*Exercise goal*.
Answer these questions from the blog excerpt below.
(a) How old was the writer on first knowing the guy she later dated on and off?
(b) What does being single give the writer the time, energy, and freedom to do?
(c) Where did the Saturday hike go?

Selected extract section start

It's cool for others to be able to see and accept this in us as well, maybe even celebrate it rather than being scared and put off by our ongoing and often non-linear evolution. These are the ones we need in our corner: ready to support each new passion project we develop, or simply each version of us.

I spent many years dating the same guy on and off, going all the way back to middle school. Yes literally....I've known him since I was 12! I can't exaggerate how different we were back then: legitimately opposing poles in every way, from our interests to our personalities. In the last year or so we've steadily become real friends again after years of distance, and he is constantly aghast at the Juliet I am now. The Juliet who happily hikes and camps, does adventurous outdoors stuff, stopped making plans, plays board games..... Pretty much, a Juliet who is more like him now than I ever was back then. It's so interesting and valuable to hear outside reflections on how you have changed into the person you are now. It's also great to have someone in your life who remembers all the couldn't / wouldn't / shouldn'ts you professed back then, only to be living them now. Furthermore, a person who liked you then and still happens to like You 2.0 now.

Being single has one huge perk that I love more and more every day: I have the time, energy, and freedom to explore new friendships. I have met sooo many people lately which is WONDERFUL. The photos in this blog are from a hike I did on Saturday with my buddy Juan and three people I had never met in person before, mostly whom I knew from Instagram. We had such a great day hiking to Goat Lake!

Selected extract section end
Records supplied section start

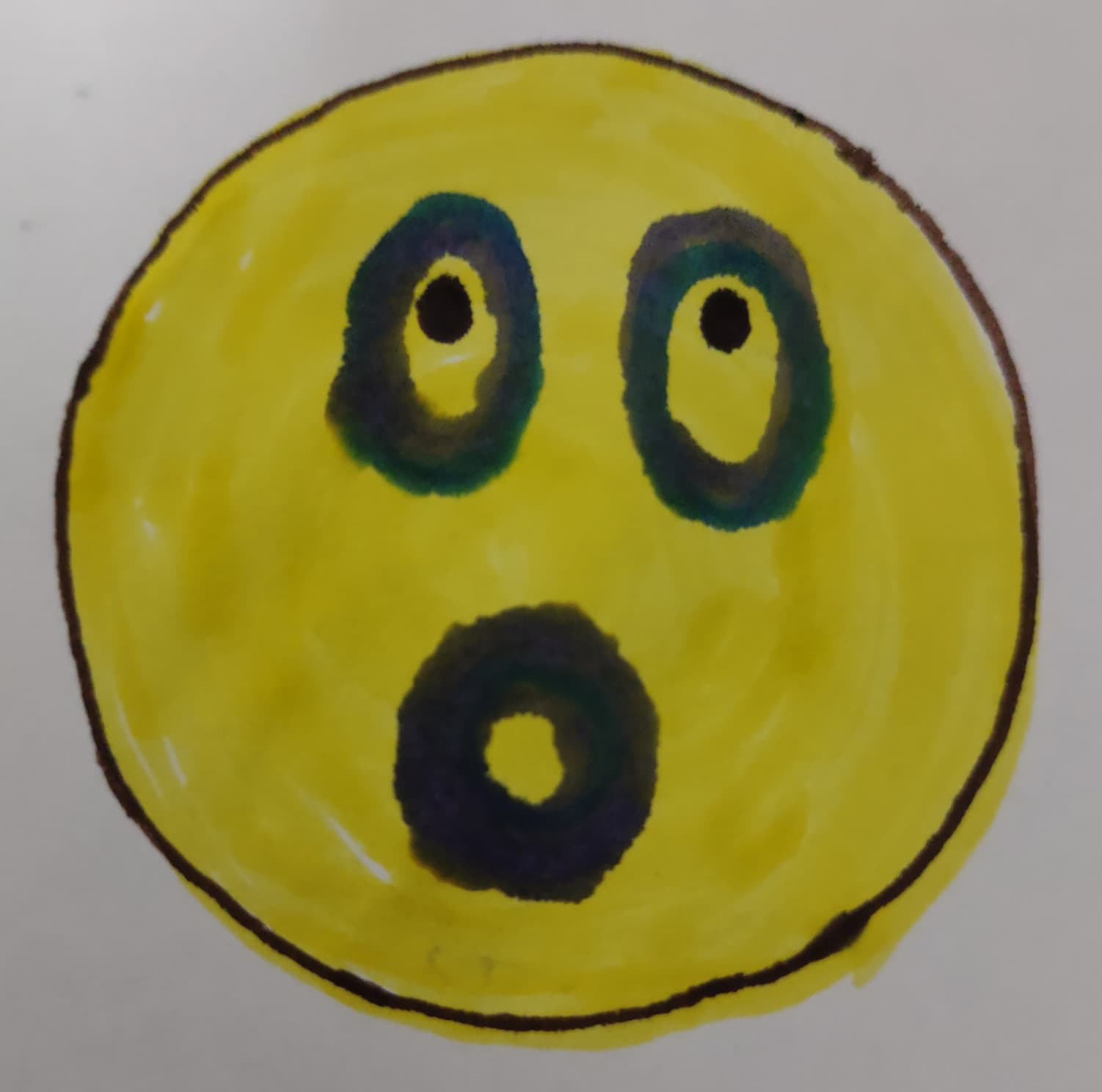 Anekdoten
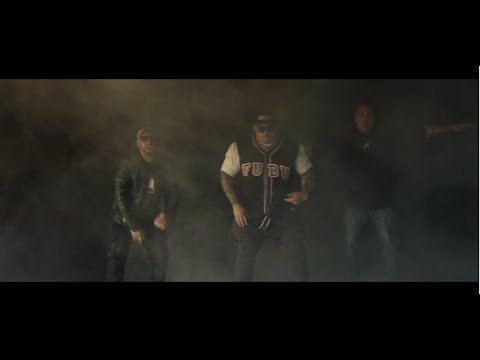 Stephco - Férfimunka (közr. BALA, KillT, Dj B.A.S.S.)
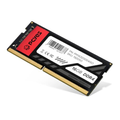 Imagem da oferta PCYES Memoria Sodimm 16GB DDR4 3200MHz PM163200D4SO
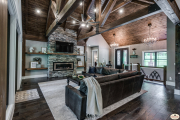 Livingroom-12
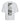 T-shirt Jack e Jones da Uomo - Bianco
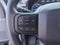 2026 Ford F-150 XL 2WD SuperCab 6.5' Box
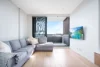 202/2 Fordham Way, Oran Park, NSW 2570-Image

Records supplied section end

*Solution*.
(a) 12
(b) Explore new friendships
(c) Goat Lake